● **TÂCHE À RÉALISER**
Présentez sous forme de liste JSON de chaînes le passage des données allant de la ligne contenant « According to the » jusqu'à la ligne contenant « 0.43 meters », ces deux lignes comprises. Mettez une chaîne par ligne et omettez les lignes vides.

● **DONNÉES SOURCES**
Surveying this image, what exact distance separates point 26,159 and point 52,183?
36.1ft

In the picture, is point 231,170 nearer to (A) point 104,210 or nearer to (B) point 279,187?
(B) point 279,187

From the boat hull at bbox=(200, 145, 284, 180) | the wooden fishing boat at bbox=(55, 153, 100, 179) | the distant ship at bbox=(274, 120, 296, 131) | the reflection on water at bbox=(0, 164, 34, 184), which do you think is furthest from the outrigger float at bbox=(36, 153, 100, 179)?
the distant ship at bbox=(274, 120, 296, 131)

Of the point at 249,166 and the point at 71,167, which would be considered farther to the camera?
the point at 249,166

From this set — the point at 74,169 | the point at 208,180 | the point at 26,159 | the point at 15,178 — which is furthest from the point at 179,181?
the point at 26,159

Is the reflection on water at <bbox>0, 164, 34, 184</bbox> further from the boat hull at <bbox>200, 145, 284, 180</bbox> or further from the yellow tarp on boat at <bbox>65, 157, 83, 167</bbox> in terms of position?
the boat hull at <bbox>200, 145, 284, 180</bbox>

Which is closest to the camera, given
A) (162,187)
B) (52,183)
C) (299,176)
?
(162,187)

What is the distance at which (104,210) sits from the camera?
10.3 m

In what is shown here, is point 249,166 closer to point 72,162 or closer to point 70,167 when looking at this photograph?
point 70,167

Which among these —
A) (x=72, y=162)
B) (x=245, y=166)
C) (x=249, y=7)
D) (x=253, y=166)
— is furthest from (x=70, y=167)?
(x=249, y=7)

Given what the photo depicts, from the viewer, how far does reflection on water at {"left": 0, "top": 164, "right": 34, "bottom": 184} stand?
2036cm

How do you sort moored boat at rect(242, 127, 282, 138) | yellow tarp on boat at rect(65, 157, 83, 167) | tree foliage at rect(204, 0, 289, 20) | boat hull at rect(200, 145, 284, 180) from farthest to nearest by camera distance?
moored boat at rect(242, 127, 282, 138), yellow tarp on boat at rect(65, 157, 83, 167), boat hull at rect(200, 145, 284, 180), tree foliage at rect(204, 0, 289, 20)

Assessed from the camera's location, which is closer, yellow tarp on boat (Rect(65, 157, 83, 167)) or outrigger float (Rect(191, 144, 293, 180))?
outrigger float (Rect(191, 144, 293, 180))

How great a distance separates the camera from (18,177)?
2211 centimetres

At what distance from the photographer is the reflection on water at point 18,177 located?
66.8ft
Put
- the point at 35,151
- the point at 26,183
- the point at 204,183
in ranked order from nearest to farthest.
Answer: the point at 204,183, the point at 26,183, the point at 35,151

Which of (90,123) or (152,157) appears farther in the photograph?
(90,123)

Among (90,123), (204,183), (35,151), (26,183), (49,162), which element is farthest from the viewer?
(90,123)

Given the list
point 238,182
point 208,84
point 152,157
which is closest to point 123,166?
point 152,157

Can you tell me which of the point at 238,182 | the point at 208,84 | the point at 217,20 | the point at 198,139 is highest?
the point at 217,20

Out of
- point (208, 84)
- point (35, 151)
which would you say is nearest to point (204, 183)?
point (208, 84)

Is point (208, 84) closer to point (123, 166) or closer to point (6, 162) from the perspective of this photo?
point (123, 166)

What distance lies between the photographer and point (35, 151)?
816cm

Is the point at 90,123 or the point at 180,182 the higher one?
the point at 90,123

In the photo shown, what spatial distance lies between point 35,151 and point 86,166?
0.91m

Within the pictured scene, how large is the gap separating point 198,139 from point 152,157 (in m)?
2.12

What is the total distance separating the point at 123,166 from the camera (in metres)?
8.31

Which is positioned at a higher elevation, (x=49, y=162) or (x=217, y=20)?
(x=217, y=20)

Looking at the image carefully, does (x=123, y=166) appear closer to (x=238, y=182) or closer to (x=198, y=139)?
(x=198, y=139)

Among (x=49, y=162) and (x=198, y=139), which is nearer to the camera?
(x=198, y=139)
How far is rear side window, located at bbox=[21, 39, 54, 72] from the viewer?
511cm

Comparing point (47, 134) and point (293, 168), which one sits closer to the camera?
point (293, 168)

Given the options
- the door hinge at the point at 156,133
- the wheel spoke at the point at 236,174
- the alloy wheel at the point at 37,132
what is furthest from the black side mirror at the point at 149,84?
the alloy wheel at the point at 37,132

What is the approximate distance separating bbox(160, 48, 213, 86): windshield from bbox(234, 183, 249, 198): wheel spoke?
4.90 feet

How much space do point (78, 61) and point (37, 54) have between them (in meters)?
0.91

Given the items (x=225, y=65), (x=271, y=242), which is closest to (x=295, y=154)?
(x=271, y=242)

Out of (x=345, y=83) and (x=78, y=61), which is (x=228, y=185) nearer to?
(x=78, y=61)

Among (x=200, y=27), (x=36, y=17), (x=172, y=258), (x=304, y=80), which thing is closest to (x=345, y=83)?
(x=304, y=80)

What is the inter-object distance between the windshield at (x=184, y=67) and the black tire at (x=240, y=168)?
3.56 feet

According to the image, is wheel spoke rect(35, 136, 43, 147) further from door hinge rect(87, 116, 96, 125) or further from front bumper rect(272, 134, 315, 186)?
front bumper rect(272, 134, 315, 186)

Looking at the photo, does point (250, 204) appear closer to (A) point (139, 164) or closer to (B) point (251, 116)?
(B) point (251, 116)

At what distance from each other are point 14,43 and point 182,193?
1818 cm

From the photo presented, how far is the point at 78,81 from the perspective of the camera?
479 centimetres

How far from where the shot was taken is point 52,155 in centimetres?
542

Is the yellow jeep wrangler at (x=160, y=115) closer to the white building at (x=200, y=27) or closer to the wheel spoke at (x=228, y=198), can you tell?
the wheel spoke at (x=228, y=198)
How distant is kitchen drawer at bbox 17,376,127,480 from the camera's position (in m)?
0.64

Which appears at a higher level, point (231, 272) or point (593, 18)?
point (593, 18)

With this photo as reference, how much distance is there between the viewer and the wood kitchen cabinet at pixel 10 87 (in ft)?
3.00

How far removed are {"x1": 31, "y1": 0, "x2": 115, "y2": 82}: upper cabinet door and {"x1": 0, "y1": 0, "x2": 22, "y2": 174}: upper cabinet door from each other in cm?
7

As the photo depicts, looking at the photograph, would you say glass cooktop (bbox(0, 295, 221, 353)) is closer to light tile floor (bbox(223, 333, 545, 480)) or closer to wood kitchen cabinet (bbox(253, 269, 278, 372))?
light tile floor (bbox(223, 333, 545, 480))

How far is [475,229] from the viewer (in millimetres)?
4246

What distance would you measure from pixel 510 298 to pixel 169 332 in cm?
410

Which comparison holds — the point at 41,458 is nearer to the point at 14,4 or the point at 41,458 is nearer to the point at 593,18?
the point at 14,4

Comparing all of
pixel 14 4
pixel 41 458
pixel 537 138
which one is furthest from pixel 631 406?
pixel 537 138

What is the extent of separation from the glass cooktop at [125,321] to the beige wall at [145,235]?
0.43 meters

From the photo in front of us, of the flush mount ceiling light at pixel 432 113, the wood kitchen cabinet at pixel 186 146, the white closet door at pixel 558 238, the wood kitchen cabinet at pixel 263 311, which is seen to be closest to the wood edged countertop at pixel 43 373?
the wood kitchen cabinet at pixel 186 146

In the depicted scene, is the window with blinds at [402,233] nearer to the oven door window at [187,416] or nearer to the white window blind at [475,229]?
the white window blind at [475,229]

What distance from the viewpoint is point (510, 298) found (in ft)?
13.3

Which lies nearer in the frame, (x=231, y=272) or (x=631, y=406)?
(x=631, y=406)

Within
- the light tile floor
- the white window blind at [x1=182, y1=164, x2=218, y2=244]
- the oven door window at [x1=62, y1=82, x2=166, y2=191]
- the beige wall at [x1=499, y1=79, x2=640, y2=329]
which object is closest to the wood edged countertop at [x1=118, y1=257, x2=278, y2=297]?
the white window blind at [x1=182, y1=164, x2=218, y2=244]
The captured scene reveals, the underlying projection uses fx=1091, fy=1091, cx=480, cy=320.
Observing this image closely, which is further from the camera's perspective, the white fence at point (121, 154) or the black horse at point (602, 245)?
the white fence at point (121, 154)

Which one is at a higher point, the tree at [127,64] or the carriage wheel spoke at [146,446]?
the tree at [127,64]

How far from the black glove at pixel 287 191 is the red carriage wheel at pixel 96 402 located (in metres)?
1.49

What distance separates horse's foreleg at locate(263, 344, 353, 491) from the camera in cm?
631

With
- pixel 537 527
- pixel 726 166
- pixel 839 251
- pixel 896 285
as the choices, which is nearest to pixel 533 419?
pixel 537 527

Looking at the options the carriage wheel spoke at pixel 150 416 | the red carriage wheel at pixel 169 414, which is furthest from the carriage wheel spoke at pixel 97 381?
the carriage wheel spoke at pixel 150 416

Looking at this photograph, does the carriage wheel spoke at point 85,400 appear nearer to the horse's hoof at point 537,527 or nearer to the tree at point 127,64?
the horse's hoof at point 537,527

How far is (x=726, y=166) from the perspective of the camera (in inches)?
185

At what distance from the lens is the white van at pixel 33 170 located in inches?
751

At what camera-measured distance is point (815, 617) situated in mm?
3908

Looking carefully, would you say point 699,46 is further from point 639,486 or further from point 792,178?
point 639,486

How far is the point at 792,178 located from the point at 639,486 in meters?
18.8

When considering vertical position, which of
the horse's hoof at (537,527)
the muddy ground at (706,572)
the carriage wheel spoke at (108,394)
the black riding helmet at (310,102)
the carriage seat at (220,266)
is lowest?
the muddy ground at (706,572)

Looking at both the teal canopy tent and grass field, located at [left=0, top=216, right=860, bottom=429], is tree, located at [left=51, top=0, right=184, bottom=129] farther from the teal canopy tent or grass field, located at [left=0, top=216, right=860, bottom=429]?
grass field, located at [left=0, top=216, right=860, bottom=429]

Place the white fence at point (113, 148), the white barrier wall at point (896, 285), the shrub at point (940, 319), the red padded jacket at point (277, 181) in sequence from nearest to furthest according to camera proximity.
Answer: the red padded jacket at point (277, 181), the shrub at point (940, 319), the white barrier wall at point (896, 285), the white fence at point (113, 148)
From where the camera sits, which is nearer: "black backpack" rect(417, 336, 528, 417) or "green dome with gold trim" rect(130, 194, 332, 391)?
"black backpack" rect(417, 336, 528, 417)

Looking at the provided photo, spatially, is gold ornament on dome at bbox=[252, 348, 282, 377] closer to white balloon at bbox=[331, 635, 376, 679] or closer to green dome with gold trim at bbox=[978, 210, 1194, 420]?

● **RÉPONSE COMPLÈTE**
[
  "According to the image, is wheel spoke rect(35, 136, 43, 147) further from door hinge rect(87, 116, 96, 125) or further from front bumper rect(272, 134, 315, 186)?",
  "front bumper rect(272, 134, 315, 186)",
  "Looking at the photo, does point (250, 204) appear closer to (A) point (139, 164) or closer to (B) point (251, 116)?",
  "(B) point (251, 116)",
  "At what distance from each other are point 14,43 and point 182,193?",
  "1818 cm",
  "From the photo presented, how far is the point at 78,81 from the perspective of the camera?",
  "479 centimetres",
  "How far from where the shot was taken is point 52,155 in centimetres?",
  "542",
  "Is the yellow jeep wrangler at (x=160, y=115) closer to the white building at (x=200, y=27) or closer to the wheel spoke at (x=228, y=198), can you tell?",
  "the wheel spoke at (x=228, y=198)",
  "How distant is kitchen drawer at bbox 17,376,127,480 from the camera's position (in m)?",
  "0.64",
  "Which appears at a higher level, point (231, 272) or point (593, 18)?",
  "point (593, 18)",
  "With this photo as reference, how much distance is there between the viewer and the wood kitchen cabinet at pixel 10 87 (in ft)?",
  "3.00",
  "How far removed are {\"x1\": 31, \"y1\": 0, \"x2\": 115, \"y2\": 82}: upper cabinet door and {\"x1\": 0, \"y1\": 0, \"x2\": 22, \"y2\": 174}: upper cabinet door from each other in cm?",
  "7",
  "As the photo depicts, looking at the photograph, would you say glass cooktop (bbox(0, 295, 221, 353)) is closer to light tile floor (bbox(223, 333, 545, 480)) or closer to wood kitchen cabinet (bbox(253, 269, 278, 372))?",
  "light tile floor (bbox(223, 333, 545, 480))",
  "How far is [475,229] from the viewer (in millimetres)?",
  "4246",
  "What distance would you measure from pixel 510 298 to pixel 169 332 in cm?",
  "410",
  "Which comparison holds — the point at 41,458 is nearer to the point at 14,4 or the point at 41,458 is nearer to the point at 593,18?",
  "the point at 14,4",
  "Comparing all of",
  "pixel 14 4",
  "pixel 41 458",
  "pixel 537 138",
  "which one is furthest from pixel 631 406?",
  "pixel 537 138",
  "What is the extent of separation from the glass cooktop at [125,321] to the beige wall at [145,235]?",
  "0.43 meters"
]